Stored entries

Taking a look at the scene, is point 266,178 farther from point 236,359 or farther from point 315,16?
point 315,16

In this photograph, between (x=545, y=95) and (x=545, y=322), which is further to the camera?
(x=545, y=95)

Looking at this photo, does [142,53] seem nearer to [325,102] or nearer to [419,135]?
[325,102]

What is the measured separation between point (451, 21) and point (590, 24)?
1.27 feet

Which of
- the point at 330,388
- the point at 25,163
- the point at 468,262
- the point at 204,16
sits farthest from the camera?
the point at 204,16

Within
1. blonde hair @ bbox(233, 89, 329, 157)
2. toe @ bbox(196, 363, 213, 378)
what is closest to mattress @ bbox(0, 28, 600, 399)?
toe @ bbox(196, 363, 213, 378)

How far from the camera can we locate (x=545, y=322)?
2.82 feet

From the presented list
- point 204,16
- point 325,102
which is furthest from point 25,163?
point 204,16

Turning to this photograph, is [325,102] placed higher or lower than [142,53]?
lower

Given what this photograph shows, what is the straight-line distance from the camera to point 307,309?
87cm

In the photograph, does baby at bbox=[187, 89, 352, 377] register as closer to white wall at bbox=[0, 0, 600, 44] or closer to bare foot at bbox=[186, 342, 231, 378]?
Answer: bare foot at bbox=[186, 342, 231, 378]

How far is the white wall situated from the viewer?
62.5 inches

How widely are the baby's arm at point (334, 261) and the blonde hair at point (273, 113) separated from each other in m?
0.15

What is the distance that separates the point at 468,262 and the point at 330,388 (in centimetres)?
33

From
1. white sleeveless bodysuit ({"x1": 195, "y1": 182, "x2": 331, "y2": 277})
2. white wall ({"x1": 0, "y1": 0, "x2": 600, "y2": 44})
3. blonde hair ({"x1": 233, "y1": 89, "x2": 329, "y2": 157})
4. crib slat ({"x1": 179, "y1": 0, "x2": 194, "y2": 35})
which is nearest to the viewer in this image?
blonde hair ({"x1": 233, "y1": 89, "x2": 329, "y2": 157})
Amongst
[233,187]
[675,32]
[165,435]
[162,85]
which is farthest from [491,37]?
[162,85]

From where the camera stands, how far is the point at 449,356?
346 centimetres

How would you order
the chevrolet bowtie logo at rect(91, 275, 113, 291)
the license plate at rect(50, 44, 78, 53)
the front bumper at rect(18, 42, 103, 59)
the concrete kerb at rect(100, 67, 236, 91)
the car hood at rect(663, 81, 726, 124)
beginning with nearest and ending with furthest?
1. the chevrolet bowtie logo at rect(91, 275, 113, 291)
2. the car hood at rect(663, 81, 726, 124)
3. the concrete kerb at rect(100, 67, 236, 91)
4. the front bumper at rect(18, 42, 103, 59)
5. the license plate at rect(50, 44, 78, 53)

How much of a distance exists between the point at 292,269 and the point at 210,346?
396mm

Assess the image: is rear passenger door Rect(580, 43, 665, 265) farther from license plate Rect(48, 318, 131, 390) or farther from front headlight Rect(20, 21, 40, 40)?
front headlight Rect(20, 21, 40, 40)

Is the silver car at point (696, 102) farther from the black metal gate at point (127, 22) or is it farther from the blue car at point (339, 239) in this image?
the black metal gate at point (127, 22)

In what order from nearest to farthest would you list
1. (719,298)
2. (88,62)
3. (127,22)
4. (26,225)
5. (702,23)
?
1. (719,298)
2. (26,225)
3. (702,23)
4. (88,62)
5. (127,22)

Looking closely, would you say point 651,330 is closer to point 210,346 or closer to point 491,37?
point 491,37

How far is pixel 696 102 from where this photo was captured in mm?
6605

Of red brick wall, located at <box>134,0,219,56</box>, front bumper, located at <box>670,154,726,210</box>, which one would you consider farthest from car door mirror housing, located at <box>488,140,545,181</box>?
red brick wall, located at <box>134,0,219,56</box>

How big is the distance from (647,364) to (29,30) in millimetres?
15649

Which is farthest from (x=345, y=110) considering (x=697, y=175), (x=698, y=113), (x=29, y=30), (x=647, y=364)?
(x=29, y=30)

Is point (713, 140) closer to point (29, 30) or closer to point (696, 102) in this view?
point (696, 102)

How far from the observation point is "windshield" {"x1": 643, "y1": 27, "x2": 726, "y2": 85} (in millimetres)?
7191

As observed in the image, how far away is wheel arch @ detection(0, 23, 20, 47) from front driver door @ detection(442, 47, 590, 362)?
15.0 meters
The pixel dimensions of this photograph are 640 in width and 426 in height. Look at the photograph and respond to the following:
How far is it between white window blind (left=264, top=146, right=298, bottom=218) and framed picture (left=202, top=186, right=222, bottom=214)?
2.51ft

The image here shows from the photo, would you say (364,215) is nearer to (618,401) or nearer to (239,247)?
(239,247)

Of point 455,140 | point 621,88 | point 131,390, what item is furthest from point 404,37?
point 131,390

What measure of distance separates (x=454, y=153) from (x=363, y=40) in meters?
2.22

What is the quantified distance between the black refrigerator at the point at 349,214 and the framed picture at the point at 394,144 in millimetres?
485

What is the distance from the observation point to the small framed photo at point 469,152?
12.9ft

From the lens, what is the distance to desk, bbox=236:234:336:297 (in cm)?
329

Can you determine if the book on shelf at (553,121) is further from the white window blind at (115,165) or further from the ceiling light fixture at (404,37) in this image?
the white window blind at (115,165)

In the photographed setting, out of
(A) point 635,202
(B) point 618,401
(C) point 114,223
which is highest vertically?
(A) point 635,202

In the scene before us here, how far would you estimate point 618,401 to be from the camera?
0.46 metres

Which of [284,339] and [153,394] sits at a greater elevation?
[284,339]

---

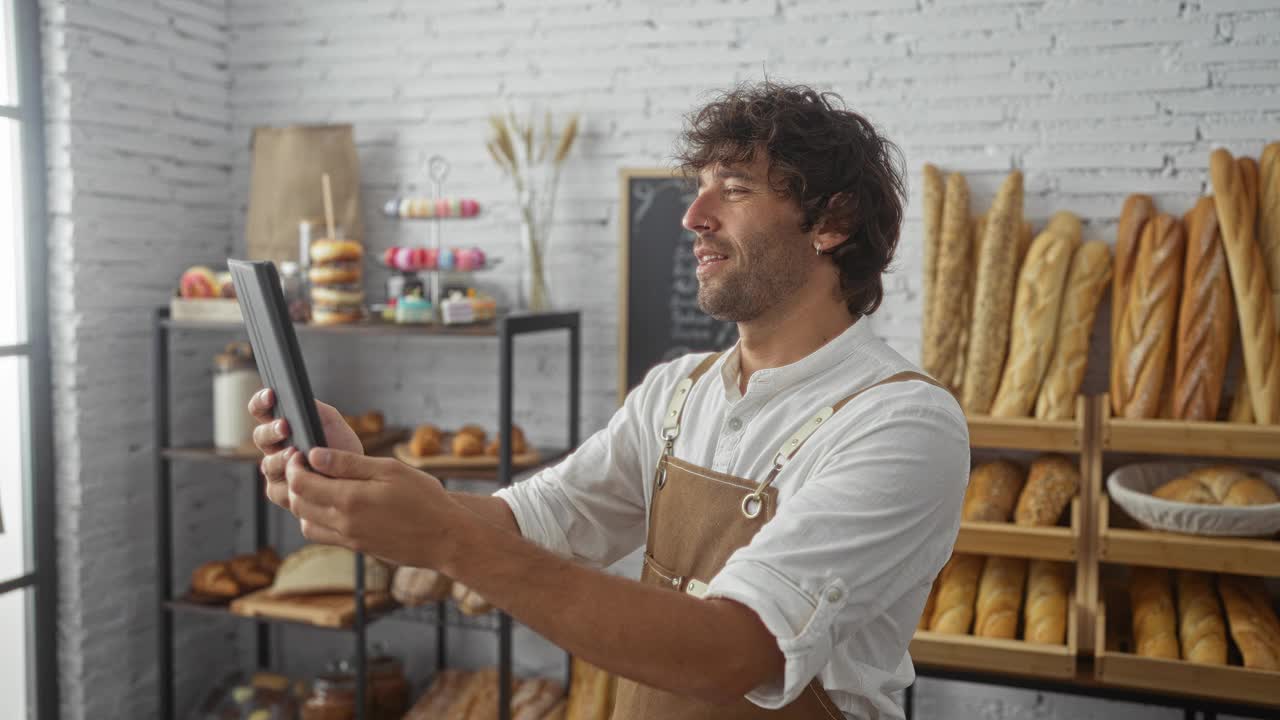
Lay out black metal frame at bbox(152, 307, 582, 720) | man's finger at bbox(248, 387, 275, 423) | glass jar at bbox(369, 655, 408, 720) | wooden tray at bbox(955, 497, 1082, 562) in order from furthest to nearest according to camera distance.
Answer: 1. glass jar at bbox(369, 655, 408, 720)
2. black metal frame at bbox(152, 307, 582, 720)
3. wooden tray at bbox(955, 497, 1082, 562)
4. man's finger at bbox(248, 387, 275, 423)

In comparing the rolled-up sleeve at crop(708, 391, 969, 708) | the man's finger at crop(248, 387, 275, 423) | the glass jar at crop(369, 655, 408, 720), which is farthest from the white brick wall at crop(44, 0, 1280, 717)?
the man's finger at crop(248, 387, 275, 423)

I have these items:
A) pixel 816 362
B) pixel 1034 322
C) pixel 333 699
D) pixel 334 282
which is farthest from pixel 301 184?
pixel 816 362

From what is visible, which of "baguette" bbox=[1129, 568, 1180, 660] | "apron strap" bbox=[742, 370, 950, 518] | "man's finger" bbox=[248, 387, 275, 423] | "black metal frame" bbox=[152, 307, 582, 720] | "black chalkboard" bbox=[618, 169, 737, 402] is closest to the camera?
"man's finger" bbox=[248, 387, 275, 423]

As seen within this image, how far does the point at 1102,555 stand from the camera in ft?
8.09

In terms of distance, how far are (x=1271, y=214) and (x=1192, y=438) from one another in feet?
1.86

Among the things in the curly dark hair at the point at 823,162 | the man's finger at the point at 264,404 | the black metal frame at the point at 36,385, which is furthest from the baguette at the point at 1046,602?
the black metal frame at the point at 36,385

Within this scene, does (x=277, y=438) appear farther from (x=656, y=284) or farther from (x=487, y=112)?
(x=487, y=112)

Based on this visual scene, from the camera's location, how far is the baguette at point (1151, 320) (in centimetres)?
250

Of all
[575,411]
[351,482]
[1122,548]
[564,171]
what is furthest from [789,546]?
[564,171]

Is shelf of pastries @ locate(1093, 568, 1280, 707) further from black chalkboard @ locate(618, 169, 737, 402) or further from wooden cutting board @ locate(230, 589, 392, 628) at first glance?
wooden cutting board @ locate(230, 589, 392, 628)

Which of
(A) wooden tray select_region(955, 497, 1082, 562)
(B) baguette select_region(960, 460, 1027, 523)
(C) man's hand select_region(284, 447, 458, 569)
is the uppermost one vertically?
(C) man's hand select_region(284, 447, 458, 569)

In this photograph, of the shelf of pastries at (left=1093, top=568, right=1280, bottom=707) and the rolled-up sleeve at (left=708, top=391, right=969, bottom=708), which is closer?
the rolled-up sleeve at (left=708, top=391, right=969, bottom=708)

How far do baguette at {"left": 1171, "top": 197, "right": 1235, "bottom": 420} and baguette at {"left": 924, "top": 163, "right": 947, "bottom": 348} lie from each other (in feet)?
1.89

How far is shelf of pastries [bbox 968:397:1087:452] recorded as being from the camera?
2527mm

* * *

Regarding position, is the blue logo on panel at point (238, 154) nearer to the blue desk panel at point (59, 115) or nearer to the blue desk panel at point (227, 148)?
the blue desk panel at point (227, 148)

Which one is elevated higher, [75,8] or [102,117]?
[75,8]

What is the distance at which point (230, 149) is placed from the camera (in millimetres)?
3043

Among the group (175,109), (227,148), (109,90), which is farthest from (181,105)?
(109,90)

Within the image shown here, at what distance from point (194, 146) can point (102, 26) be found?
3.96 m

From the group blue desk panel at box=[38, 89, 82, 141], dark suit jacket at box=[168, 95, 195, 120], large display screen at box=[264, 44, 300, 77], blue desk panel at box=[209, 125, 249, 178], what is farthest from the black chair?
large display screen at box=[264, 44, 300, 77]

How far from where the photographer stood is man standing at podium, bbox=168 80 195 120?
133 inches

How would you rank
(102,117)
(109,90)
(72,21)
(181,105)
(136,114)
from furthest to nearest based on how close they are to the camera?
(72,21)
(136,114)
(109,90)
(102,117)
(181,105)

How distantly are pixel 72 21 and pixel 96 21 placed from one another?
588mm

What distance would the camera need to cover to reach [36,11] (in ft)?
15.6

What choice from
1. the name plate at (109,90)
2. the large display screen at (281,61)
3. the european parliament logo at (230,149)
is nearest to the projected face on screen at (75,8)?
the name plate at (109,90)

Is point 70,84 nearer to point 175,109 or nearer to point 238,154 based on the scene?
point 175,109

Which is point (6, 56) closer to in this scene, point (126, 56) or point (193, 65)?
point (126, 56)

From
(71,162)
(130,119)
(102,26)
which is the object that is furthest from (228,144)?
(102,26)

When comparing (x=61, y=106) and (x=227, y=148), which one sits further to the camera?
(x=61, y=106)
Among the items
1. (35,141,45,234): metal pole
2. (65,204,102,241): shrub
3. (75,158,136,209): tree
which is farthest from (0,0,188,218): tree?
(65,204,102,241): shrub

Task details
Please show each line of the material above that contains the word "pastries".

Full response
Is shelf of pastries @ locate(1093, 568, 1280, 707) further from black chalkboard @ locate(618, 169, 737, 402) or further from wooden cutting board @ locate(230, 589, 392, 628) at first glance?
In this photograph, of the shelf of pastries at (left=1093, top=568, right=1280, bottom=707) and the rolled-up sleeve at (left=708, top=391, right=969, bottom=708), which is closer?
How far is shelf of pastries [bbox 968:397:1087:452] recorded as being from the camera?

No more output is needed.